Rachel Stucker, executive director of the nonprofit organization Housing Alliance Delaware, said the legislation would have saved the state money by avoiding evictions, citing a report by the consulting firm Stout Risius Ross. The report estimated that for every dollar spent on providing free representation to tenants, the state would save $2.76, most of it by avoiding costs related to emergency shelter and transitional housing.
“I think it’s really unfortunate that the legislation didn’t pass,” Ms. Stucker said. “We know that we have a housing and homeless crisis in this state … and the right to representation bill simply helps level the playing field so that some people may be able to stay in their home and not be homeless or displaced.”
Potential savings aside, the legislation would have cost more than $6 million to implement through fiscal year 2024, according to the fiscal note for the bill.
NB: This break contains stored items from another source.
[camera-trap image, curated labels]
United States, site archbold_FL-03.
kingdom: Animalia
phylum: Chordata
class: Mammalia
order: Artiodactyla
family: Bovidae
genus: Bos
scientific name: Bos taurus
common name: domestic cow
The bill had only a partial source of funding, noted committee chair Rep. William Carson, D-Smyrna.
Reps. Kim Williams, D-Newport, and David Bentz, D-Christiana, voted for the bill, encouraging their colleagues to let the full House vote on it.
“I think it’s been discussed at length,” Rep. Bentz said.
Voting against were Reps. Carson; Stephanie T. Bolden, D-Wilmington; and Kevin Hensley, R-Townsend. Rep. Ruth Briggs King, R-Georgetown, was absent. Rep. Bolden declined to comment on her “no” vote. Reps. Carson and Hensley did not immediately respond to a request for comment.
Opponents of the legislation argue that granting tenants the right to a taxpayer-funded lawyer did little to address the core reason behind evictions — failure to pay rent. The state would be much better off expanding the Delaware Housing Assistance Program, which provides rental assistance to tenants, they said.
“The concern is that this bill does not do what they’re trying to accomplish by providing affordable housing and keeping people in their homes,” said Debra Burgos, president of the Delaware Apartment Association.
Daniel Atkins, executive director of the Community Legal Aid Society, claimed at the hearing that landlords actually stood to benefit, as the bill would have reduced the cost of representation across the board by allowing tenants to use nonlawyer advocates and landlords not being compelled to use costlier attorneys. Landlords are already able to be represented by nonlawyers; a recent Delaware Supreme Court rule expanded that ability to tenants.
“Let’s not kid ourselves. We are paying right now for this system that allows this eviction churn that gives us one of the five highest rates of eviction of any state in the country,” Mr. Atkins said.